The Wisconsin Supreme Court, in an opinion released on December 18, 2019, has disciplined an attorney for submitting false receipts for (a) an ABA meeting and (b) hotel charges for attending another seminar.
The opinion recites the key facts as follows:
¶7 In October 2016, Attorney Bant and her supervisor agreed that Attorney Bant would attend an American Bar Association seminar in New Orleans, Louisiana. On October 31, 2016, Attorney Bant submitted a request for reimbursement of the $1,115 fee listed on a fabricated seminar registration receipt that Attorney Bant had created using computer editing software. The fabricated receipt listed the dates of the seminar as December 8 and 9, 2016, even though the seminar was actually scheduled to take place on November 3 and 4, 2016. Attorney Bant’s employer paid her the requested sum of $1,115 for the seminar fee.
¶8 Attorney Bant told her employer that she would fly to New Orleans for the seminar on Wednesday, December 7, 2016, and would attend the seminar on December 8 and 9, 2016. But Attorney Bant did not go to New Orleans on those dates; as mentioned above, the seminar had occurred over a month earlier.
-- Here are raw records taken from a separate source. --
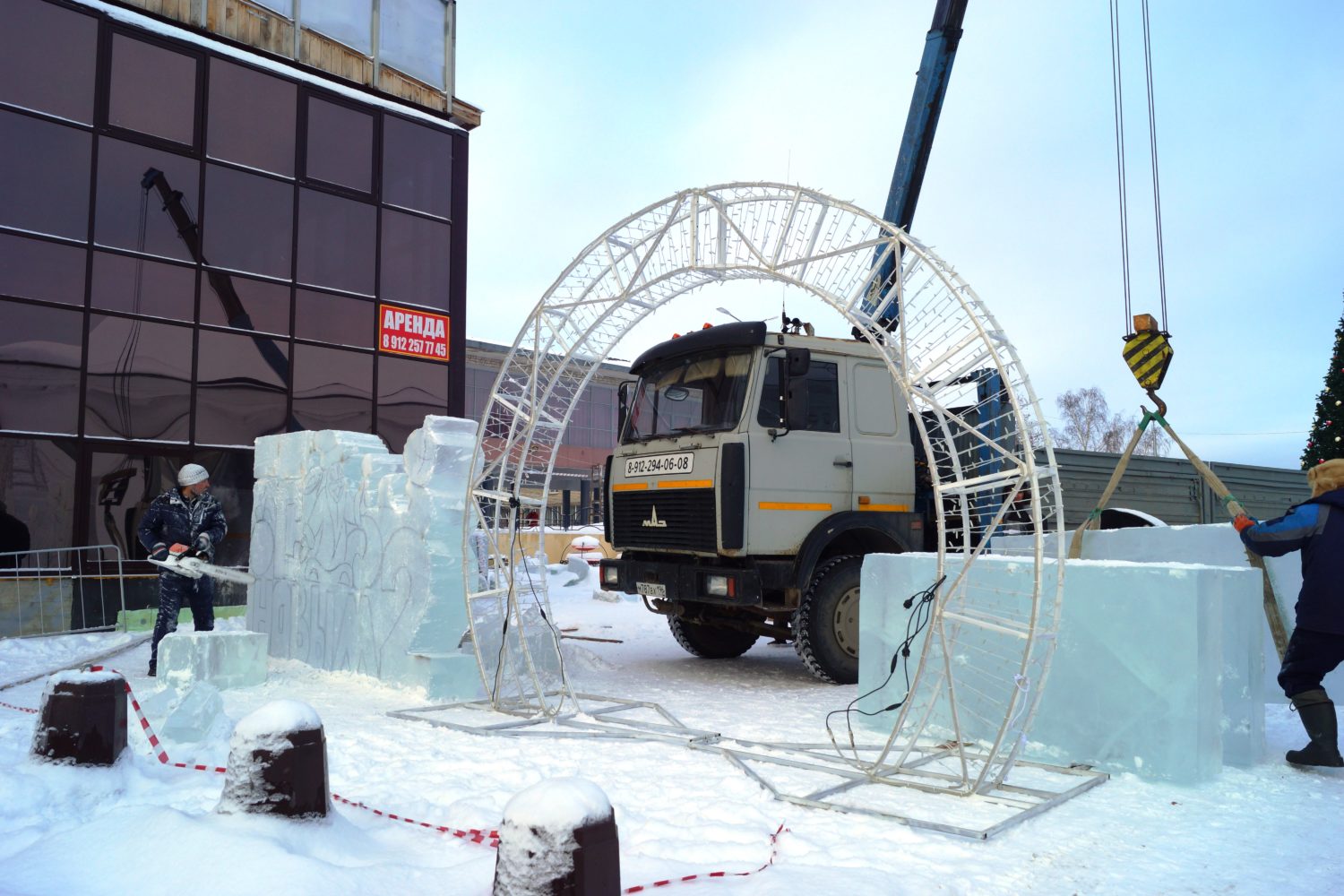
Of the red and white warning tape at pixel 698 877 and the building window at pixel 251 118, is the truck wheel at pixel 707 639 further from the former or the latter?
the building window at pixel 251 118

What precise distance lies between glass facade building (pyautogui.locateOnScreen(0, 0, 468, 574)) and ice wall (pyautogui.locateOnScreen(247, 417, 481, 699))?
136 inches

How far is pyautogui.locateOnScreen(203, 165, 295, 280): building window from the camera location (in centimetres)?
1233

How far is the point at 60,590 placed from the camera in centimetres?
1057

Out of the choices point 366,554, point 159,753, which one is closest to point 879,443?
point 366,554

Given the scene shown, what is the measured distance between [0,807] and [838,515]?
577cm

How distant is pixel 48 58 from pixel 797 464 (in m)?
9.79

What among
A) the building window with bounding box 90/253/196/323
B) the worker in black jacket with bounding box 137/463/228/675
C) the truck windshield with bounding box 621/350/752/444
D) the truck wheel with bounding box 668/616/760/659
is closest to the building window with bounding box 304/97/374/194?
the building window with bounding box 90/253/196/323

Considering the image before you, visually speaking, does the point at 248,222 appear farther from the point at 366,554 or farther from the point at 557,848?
the point at 557,848

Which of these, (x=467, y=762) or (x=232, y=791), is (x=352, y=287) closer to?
(x=467, y=762)

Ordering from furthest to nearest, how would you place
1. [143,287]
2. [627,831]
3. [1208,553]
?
[143,287]
[1208,553]
[627,831]

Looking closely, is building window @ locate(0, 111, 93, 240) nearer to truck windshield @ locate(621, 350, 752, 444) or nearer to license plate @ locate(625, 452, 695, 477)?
truck windshield @ locate(621, 350, 752, 444)

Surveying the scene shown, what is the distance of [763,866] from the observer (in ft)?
11.2

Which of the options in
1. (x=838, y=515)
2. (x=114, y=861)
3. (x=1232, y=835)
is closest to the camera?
(x=114, y=861)

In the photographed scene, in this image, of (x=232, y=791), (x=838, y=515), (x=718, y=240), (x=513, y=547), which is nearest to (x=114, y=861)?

A coworker spotted Attorney Bant in town on the morning of Friday, December 9, 2016.
The lawyer submitted other false documents, including fake Uber receipts, when she was confronted by her supervisor.
The lawyer resigned from the firm and reimbursed the firm for the false charge for the ABA meeting. the investigation also uncovered a bill for a hotel stay that was fraudulent.
The Wisconsin Supreme Court ordered a six-month suspension of the attorney.
¶26 Turning now to the question of the proper level of discipline, we agree with the referee’s recommendation for a six- month license suspension. Our precedent demonstrates that this court takes a dim view of a lawyer’s creation and use of false documentation for the purpose of misleading others. For example, in In re Disciplinary Proceedings Against Donovan, 211 Wis. 2d 451, 564 N.W.2d 772 (1997), this court imposed a six-month license suspension on an attorney who filed false documents with the court in order to obtain favorable treatment for an acquaintance and for a former boyfriend in cases she was prosecuting as a municipal attorney. In In re Disciplinary Proceedings Against Spangler, 2016 WI 61, 370 Wis. 2d 369, 881 N.W.2d 35, this court imposed a six-month suspension on an attorney who created an array of meticulously faked documents to support false representations made to his clients that their lawsuits were pending when in fact they were not. We particularly noted in Spangler that the misconduct involved was not “a passive type of error,” but was rather “an affirmative act of deception and a betrayal of the trust” others had placed in the respondent-lawyer. Id., ¶36.
The case is In the Matter of Bant, 2019 WI 107.